Saved entries:
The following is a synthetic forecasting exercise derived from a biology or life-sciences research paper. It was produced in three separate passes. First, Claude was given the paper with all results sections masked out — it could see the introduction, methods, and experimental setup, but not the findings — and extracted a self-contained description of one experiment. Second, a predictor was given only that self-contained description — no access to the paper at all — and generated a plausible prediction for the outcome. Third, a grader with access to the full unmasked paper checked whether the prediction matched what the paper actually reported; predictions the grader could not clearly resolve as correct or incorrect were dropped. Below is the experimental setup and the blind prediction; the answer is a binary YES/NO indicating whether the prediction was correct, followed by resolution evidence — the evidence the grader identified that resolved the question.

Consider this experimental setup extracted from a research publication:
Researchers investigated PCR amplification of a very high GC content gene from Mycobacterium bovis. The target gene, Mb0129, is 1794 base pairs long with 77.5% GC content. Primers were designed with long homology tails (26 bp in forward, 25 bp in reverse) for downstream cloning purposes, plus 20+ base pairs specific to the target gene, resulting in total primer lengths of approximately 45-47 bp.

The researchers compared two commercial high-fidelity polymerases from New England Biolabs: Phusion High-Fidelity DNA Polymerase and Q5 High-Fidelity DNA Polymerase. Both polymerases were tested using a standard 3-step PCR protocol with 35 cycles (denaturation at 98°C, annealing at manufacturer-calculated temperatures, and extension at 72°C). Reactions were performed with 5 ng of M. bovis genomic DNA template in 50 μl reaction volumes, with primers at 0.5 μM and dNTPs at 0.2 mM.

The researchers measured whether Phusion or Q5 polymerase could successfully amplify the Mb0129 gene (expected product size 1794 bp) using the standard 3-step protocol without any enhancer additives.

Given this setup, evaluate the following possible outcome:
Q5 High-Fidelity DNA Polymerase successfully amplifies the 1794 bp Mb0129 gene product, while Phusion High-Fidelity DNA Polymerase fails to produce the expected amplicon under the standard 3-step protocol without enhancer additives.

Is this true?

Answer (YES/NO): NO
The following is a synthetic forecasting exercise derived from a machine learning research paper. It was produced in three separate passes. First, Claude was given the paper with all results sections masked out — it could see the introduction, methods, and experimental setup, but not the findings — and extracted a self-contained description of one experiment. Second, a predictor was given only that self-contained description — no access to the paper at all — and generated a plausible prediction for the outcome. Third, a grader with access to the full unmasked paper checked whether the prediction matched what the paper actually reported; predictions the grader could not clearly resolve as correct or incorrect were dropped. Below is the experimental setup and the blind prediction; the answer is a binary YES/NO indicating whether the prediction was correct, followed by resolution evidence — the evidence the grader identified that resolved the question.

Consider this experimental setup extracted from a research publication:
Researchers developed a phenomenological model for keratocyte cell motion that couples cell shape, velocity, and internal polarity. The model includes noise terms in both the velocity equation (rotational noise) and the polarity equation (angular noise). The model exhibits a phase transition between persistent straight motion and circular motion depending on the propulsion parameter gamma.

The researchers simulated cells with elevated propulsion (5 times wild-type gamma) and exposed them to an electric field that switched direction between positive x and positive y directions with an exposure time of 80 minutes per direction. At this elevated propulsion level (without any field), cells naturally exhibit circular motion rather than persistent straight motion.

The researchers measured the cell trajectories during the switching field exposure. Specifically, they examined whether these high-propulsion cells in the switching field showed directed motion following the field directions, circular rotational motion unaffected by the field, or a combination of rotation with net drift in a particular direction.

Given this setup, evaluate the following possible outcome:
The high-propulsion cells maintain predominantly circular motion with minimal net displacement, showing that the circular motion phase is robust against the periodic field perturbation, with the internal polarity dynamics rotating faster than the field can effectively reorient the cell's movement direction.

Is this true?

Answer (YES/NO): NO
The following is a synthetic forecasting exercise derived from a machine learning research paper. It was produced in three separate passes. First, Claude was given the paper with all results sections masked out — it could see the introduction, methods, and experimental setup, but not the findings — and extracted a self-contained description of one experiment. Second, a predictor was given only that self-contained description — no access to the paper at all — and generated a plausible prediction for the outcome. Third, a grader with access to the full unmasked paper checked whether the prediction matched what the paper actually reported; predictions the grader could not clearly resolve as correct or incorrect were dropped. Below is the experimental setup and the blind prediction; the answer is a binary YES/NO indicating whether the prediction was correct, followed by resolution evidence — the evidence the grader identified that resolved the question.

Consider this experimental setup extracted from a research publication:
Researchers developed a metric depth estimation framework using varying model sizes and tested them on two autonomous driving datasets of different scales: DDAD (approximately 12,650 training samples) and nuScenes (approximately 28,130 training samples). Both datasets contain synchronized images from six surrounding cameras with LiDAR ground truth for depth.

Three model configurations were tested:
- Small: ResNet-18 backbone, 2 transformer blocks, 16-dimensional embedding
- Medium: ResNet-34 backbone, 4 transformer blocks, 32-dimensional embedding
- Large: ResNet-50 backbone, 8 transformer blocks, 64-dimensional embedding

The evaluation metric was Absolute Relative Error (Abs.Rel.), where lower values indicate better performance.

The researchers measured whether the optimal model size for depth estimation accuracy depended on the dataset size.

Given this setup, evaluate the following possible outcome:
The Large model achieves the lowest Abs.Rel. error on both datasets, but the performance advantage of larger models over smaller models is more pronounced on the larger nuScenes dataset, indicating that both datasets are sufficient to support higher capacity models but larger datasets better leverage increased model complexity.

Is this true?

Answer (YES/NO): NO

* * *

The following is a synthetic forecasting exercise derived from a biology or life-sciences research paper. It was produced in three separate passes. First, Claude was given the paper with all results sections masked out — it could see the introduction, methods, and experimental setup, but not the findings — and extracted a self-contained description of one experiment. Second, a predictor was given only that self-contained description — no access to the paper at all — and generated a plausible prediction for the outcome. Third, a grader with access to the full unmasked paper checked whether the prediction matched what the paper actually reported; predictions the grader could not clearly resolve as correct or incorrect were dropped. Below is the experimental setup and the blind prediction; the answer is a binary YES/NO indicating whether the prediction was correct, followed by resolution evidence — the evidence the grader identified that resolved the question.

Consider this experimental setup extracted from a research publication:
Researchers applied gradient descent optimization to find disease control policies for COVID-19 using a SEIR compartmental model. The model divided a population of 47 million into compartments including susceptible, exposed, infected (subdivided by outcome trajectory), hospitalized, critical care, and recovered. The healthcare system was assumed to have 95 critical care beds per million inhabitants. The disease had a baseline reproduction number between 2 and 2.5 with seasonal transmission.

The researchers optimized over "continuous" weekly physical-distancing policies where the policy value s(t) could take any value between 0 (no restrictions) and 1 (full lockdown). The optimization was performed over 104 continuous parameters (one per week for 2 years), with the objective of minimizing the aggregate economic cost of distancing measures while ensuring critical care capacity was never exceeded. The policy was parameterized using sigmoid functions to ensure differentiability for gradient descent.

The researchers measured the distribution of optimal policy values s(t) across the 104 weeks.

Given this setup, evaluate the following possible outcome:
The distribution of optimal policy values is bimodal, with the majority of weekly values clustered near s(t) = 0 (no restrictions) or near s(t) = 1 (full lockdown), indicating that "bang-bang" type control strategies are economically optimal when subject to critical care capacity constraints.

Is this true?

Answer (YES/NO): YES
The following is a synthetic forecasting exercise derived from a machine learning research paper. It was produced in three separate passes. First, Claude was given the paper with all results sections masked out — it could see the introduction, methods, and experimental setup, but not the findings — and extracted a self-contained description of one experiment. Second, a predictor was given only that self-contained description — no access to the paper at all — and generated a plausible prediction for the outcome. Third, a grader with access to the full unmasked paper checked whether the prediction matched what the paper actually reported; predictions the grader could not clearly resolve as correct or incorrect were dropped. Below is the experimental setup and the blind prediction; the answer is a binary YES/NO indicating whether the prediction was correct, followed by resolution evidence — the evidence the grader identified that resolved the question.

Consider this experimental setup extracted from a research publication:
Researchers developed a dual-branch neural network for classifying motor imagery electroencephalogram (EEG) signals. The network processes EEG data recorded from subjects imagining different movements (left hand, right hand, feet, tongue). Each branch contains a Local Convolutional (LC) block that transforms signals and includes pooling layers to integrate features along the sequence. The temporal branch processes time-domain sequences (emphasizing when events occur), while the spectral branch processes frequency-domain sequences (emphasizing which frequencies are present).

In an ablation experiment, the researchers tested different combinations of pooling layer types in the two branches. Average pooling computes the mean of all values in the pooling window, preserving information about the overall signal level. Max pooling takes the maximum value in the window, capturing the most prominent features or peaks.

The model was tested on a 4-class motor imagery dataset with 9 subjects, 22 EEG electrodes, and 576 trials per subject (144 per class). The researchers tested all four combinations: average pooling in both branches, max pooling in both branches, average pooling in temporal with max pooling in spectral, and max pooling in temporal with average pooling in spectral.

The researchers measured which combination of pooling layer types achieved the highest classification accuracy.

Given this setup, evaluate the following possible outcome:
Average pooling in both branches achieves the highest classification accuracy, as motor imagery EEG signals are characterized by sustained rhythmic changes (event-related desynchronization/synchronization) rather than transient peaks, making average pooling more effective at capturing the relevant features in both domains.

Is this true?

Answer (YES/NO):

**TASK:**
Every line in the records that holds the word "internal" should be copied into the answer.

**TASK OUTPUT:**
Researchers developed a phenomenological model for keratocyte cell motion that couples cell shape, velocity, and internal polarity. The model includes noise terms in both the velocity equation (rotational noise) and the polarity equation (angular noise). The model exhibits a phase transition between persistent straight motion and circular motion depending on the propulsion parameter gamma.
The high-propulsion cells maintain predominantly circular motion with minimal net displacement, showing that the circular motion phase is robust against the periodic field perturbation, with the internal polarity dynamics rotating faster than the field can effectively reorient the cell's movement direction.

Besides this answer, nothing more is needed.